Car malgré son immense succès, quelque peu en
décrue dernièrement, cela dit, cette bande
dessinée peut rebuter par ses dessins pas toujours
très soignés, son découpage souvent
basique - en dehors des planches de batailles immenses - et surtout, un
scénario tout de même pas forcément
très développé, sous ses dehors
mystiques, à coups de souvenirs de parties de jeux de
rôle.
Les derniers albums en date ne dérogent pas à la
règle, donnant tout ce que le fan attend, et ne risquant pas
de séduire les amateurs plus circonspects. On pouvait se
demander de quelle façon Wis se remettrait sur pieds
(hum...) mais l'histoire de la Lune Noire est pleine de rebondissements
de toutes sortes, et Ave Tenebrae nous le prouve
une fois de plus...
Par chance, avec La Porte des Enfers, les choses
avancent enfin du côté de l'intrigue,
même si cela reste en dessous de nos espérances.
On entretiendra donc toujours un espoir pour la suite, quand bien
même il nous en faudrait beaucoup pour afficher une
réelle satisfaction. Et ce n'est pas le contraste continu
entre couverture et planches, qui permettra de combler le
fossé...
Changement d'impression cela dit avec l'avant-dernier tome, qui
accueille un changement de coloriste ! Incroyable mais vrai,
voilà une chose qui se remarque, et en bien. Ajoutons
à cela une pincée de
révélations et bien sûr
d'énormes règlements de compte... Astiquez vos
glaives et préparez vos sorts !
Et, finalement, la blague cosmique se termine en cette fin
d’année 2008… Tandis que les fils conducteurs de
l’intrigue et des questions que l’on se posait depuis
toujours sur Wiss ne trouvent finalement pas de réponse
concrète au fil des pages, on se demande à quel jeu
jouait Froideval depuis toutes ces années.
Malgré quelques sursauts de temps à autre, il
apparaît évident que cet album ne constitue pas une
véritable fin.
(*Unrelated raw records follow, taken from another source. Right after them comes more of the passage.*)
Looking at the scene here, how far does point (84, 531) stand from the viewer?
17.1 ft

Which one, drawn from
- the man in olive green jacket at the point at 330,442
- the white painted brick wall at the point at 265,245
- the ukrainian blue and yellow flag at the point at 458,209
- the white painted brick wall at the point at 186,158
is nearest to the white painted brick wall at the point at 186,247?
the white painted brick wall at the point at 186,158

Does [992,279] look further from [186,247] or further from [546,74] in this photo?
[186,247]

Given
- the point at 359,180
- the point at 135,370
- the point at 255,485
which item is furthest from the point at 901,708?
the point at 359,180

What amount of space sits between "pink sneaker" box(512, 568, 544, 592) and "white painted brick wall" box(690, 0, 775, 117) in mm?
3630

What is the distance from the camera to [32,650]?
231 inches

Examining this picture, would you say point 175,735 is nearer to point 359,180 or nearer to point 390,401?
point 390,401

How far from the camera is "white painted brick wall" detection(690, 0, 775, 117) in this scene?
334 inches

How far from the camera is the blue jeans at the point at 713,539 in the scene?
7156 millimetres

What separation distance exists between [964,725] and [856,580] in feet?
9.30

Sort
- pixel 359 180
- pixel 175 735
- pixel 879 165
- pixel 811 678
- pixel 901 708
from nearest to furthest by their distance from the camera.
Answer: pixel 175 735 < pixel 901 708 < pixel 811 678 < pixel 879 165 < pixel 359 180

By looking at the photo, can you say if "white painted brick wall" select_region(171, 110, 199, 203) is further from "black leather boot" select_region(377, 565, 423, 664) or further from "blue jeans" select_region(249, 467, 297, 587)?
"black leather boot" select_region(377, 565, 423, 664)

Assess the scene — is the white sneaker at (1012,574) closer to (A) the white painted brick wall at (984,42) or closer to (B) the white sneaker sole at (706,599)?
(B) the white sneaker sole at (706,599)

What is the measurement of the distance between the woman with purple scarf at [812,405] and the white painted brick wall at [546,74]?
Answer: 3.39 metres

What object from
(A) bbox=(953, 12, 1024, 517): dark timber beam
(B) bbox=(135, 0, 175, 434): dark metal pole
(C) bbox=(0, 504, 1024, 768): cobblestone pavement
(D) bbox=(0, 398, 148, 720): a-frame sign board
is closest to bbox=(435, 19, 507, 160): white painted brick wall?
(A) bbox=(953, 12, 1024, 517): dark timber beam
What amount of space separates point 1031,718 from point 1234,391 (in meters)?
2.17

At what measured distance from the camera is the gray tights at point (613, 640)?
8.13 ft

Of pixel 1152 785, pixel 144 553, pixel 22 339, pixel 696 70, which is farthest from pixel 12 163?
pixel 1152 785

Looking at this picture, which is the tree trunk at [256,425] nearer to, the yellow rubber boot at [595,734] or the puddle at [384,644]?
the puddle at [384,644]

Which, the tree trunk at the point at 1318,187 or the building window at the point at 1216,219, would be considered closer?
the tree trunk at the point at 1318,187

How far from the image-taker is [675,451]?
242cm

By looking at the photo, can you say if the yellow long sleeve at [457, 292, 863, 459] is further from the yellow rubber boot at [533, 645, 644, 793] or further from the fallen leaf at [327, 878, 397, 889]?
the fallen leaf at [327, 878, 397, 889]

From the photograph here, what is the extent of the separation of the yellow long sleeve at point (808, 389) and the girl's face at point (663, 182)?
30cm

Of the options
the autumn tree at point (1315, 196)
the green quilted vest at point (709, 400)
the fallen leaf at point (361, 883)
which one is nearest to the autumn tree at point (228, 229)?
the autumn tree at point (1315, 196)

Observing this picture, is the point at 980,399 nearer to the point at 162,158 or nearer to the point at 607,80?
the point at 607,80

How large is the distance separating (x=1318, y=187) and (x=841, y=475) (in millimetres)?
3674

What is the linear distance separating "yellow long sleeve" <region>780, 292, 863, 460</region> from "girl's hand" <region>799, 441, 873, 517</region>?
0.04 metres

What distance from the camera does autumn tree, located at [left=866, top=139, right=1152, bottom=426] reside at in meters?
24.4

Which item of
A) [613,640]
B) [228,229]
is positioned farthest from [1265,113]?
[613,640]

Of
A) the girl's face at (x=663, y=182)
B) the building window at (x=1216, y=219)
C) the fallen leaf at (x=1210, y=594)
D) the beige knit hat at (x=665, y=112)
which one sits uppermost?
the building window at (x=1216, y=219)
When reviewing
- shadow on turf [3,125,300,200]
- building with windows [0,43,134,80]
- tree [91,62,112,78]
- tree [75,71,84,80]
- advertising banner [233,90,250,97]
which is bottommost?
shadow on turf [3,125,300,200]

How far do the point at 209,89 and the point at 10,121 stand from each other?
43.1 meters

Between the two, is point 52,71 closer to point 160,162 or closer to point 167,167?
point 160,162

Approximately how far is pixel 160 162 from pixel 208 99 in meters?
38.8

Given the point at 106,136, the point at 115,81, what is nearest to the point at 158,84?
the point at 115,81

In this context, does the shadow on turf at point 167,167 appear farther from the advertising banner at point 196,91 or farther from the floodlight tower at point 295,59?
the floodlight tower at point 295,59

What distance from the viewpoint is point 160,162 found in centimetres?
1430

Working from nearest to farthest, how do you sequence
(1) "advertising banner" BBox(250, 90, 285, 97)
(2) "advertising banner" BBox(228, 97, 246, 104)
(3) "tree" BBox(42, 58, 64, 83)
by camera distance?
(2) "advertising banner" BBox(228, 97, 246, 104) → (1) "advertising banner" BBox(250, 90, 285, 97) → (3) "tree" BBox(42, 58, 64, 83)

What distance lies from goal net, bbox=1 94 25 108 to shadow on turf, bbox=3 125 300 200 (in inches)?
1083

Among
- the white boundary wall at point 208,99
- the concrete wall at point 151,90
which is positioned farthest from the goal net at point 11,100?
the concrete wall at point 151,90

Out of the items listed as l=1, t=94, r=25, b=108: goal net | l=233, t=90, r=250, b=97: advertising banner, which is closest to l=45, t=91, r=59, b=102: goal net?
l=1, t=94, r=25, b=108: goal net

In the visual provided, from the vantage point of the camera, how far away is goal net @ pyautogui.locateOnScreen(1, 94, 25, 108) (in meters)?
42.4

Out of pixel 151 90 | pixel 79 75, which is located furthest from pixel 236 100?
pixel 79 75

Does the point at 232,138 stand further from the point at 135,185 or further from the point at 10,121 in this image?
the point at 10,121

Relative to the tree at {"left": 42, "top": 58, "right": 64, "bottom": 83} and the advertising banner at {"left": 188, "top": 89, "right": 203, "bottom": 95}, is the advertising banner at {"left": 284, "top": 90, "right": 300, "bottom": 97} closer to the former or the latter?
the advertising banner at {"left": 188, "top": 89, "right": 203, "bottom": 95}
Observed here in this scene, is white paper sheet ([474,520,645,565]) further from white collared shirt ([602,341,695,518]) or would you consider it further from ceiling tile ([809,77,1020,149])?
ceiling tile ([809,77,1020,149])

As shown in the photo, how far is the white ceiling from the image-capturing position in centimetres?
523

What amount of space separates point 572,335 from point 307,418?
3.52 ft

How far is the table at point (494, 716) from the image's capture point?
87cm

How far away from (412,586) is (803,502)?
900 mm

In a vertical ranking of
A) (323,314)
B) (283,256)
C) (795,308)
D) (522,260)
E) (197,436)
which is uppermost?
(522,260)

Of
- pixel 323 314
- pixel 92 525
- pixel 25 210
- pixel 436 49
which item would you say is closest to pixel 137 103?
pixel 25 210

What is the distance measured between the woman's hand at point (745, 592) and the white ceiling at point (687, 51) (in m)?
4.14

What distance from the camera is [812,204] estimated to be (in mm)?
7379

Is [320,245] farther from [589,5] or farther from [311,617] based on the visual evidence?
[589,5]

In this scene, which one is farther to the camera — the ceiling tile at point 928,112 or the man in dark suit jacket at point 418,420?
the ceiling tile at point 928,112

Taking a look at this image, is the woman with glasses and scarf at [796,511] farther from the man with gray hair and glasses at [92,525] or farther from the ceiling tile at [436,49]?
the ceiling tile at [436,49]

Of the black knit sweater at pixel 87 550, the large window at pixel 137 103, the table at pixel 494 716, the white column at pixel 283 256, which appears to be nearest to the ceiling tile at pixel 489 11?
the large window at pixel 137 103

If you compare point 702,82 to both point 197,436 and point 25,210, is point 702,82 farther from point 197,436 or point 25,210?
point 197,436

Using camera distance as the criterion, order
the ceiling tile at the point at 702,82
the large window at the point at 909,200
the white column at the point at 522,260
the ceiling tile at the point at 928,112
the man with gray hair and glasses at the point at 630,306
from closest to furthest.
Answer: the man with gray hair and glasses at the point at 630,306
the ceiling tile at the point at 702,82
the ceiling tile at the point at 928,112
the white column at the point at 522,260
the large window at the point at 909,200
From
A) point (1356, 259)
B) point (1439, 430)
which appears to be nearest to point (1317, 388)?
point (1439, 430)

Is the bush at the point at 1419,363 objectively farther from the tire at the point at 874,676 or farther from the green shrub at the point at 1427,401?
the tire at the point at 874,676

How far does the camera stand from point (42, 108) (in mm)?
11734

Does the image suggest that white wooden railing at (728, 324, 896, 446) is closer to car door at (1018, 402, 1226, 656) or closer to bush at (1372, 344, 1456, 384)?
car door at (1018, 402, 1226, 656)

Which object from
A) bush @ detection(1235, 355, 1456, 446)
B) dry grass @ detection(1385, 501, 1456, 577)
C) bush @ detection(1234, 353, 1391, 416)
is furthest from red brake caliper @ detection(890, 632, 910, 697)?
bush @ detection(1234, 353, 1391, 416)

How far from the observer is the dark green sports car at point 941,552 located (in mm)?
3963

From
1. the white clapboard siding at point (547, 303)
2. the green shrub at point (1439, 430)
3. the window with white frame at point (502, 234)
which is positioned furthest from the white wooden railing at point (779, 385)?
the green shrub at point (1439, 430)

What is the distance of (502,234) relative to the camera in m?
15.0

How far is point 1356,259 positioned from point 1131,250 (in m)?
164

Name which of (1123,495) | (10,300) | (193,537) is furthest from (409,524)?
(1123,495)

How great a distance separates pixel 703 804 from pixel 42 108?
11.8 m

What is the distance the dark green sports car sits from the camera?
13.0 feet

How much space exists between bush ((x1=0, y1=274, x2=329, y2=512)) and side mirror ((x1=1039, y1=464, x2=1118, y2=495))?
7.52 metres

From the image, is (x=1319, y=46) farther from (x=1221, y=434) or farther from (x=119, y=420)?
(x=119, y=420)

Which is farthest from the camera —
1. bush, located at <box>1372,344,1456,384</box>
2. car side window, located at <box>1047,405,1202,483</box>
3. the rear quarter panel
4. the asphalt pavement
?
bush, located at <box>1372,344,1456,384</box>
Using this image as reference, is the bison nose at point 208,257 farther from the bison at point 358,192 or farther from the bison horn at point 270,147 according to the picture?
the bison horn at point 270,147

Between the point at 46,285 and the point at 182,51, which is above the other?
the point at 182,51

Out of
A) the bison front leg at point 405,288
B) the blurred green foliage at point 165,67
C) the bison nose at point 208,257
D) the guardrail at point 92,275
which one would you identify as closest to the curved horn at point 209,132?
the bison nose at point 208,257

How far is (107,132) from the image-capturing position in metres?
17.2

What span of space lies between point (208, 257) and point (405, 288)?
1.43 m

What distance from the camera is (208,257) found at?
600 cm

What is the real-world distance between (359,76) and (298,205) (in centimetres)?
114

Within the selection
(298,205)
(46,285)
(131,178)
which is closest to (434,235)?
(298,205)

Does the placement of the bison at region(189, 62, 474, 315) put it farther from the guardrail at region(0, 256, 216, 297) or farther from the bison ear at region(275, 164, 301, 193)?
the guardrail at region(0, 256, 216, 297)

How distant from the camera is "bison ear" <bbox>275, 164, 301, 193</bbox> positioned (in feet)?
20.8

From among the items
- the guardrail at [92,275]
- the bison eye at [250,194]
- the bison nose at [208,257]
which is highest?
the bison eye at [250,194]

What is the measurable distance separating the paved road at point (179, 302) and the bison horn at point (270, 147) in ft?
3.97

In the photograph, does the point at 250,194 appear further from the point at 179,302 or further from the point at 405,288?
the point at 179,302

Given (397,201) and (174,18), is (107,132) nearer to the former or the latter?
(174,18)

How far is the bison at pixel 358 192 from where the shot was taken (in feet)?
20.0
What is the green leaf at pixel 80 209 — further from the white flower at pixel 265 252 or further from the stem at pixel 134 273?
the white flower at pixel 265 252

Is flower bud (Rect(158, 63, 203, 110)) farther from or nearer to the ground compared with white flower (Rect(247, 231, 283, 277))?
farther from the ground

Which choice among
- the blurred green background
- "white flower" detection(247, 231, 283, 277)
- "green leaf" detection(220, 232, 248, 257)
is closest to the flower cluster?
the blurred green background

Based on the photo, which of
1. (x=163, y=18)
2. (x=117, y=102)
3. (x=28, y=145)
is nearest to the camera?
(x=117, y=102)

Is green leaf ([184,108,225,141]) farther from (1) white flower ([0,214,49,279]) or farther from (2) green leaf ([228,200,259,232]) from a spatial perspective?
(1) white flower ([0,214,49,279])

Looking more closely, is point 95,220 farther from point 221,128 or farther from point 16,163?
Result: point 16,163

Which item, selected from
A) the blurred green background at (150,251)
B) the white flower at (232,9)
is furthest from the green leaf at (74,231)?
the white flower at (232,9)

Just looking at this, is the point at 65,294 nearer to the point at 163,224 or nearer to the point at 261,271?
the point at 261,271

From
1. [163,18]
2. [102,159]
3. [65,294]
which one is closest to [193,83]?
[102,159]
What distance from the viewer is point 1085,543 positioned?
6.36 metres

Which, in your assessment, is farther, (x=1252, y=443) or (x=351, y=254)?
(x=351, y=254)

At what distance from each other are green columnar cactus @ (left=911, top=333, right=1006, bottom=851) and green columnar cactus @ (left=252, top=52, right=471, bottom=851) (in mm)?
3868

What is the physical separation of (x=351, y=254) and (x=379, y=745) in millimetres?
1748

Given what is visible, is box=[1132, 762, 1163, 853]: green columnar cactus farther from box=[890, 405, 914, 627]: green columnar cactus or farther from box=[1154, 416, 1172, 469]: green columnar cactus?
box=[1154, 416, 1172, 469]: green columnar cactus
Sans rêver d’apothéose ou de
redressement magistral, les fans de la première heure
étaient tout de même en droit de rêver d’un
« minimum syndical », aussi convenu soit-il. Pour le coup,
un album de plus n’aurait certainement pas été de
trop !
A se demander qui de Dargaud ou des auteurs s’est
décidé à conclure une telle saga d’une aussi
piteuse façon…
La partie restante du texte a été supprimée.